##### PAGE TEXT
Overview

This problem asks you to determine how many times each character is marked after performing \(K\) highlighter markings (each marking \(W\) consecutive characters) on a line of \(N\) characters. We solve this efficiently using the imos method (difference array).

Analysis

Naive Approach and Its Problems

The simplest method is to increment the count of \(W\) characters for each marking.

# Naive method (may result in TLE)
for _ in range(K):
    L = int(input())
    for j in range(L, L + W):
        count[j] += 1

This method requires \(O(W)\) processing for each marking, resulting in \(O(K \times W)\) overall. In the worst case, \(K = 2 \times 10^5\) and \(W = 2 \times 10^5\), requiring \(4 \times 10^{10}\) operations, which causes TLE (Time Limit Exceeded).

Solution Using the Imos Method

When there are multiple operations of “adding a uniform value to an interval,” the imos method (difference array) is effective.

Basic Idea: - Instead of adding \(+1\) to the interval \([L, L+W-1]\), record “\(+1\) at the start point, \(-1\) at the position after the end point” in a difference array - Taking the cumulative sum at the end gives the total value at each position

Concrete Example

For \(N = 10\), \(W = 3\), marking twice at \(L = 2\) and \(L = 4\):

Position:        1  2  3  4  5  6  7  8  9  10
Difference array: [0, +1, 0, 0, +1, -1, 0, -1, 0, 0, 0]
                  (+1 at L=2)  (+1 at L=4)(-1 at L+W=5)(-1 at L+W=7)
##########
##### DATA RECORDS
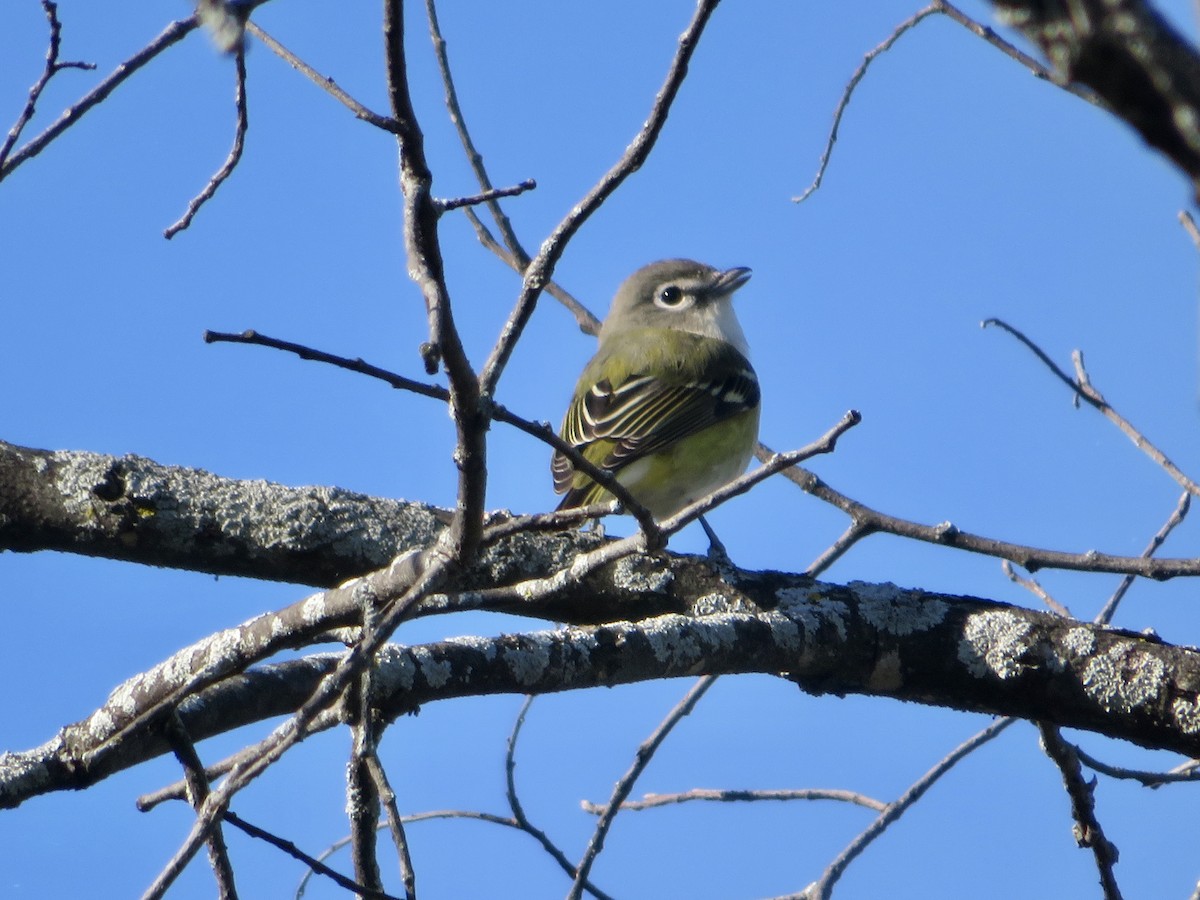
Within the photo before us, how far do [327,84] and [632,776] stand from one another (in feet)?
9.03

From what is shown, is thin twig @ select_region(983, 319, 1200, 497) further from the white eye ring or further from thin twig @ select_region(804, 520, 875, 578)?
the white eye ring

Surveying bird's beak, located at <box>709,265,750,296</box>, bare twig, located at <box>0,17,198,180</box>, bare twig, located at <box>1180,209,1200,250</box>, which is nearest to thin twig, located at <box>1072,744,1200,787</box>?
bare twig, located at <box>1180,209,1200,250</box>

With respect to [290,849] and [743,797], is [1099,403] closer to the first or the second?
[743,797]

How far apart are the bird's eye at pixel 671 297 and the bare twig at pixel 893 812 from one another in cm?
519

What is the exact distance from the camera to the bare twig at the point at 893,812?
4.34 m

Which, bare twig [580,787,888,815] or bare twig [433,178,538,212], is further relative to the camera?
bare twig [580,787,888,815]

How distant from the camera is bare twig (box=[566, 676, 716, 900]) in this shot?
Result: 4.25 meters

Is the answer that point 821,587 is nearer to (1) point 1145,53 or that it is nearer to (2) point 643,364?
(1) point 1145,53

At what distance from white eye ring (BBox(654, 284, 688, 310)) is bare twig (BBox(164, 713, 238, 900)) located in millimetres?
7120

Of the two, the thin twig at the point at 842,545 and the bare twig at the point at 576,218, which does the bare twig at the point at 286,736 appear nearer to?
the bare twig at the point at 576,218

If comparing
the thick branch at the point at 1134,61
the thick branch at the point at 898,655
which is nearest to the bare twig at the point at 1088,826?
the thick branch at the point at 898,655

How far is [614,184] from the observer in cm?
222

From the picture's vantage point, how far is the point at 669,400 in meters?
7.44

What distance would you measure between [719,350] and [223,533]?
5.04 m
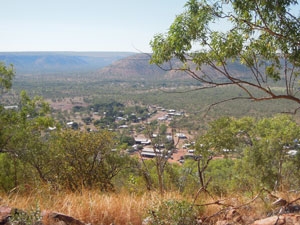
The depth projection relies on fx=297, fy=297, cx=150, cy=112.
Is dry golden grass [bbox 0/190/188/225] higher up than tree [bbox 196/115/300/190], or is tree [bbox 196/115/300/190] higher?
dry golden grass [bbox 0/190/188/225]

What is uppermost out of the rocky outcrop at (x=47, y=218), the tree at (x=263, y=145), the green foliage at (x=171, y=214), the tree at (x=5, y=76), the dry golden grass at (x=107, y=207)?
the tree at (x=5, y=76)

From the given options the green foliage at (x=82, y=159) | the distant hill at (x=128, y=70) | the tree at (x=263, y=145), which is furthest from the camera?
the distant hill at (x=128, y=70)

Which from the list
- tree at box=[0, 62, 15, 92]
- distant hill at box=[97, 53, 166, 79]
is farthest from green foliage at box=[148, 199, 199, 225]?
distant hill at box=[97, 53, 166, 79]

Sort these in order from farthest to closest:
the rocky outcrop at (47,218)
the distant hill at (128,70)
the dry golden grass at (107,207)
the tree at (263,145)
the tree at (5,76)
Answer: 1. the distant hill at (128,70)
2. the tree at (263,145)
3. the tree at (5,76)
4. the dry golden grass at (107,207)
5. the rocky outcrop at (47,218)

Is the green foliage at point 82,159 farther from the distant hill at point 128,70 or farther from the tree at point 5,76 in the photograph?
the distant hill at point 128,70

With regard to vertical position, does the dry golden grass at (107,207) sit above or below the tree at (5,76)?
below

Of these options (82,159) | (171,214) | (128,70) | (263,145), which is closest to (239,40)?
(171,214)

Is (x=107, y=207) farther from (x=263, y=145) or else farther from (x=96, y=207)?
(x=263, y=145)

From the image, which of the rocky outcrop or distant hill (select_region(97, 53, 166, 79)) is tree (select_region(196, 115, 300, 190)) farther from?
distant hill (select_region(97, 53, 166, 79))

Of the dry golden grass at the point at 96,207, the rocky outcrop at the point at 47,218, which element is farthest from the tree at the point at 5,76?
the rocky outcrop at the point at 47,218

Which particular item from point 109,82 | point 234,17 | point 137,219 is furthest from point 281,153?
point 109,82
##########
TASK INSTRUCTIONS:
A. Decide whether each statement agrees with the page text. Answer yes or no for each and quote the words that settle it. (i) The naive method takes O(K × W) processing overall. (ii) The imos method records −1 at the end point of the interval itself. (iii) In the worst case, K and W are each 2 × 10^5.
B. Retype the page text from "Naive Approach and" to "(Time Limit Exceeded).".
C. In the page text, what does TLE stand for?
Answer using only the page text, not the material.

PER-TASK OUTPUTS:
A.
(i) Yes: "This method requires \(O(W)\) processing for each marking, resulting in \(O(K \times W)\) overall."
(ii) No: "record “\(+1\) at the start point, \(-1\) at the position after the end point” in a difference array"
(iii) Yes: "In the worst case, \(K = 2 \times 10^5\) and \(W = 2 \times 10^5\)"

B.
Naive Approach and Its Problems

The simplest method is to increment the count of \(W\) characters for each marking.

# Naive method (may result in TLE)
for _ in range(K):
    L = int(input())
    for j in range(L, L + W):
        count[j] += 1

This method requires \(O(W)\) processing for each marking, resulting in \(O(K \times W)\) overall. In the worst case, \(K = 2 \times 10^5\) and \(W = 2 \times 10^5\), requiring \(4 \times 10^{10}\) operations, which causes TLE (Time Limit Exceeded).

C. Time Limit Exceeded.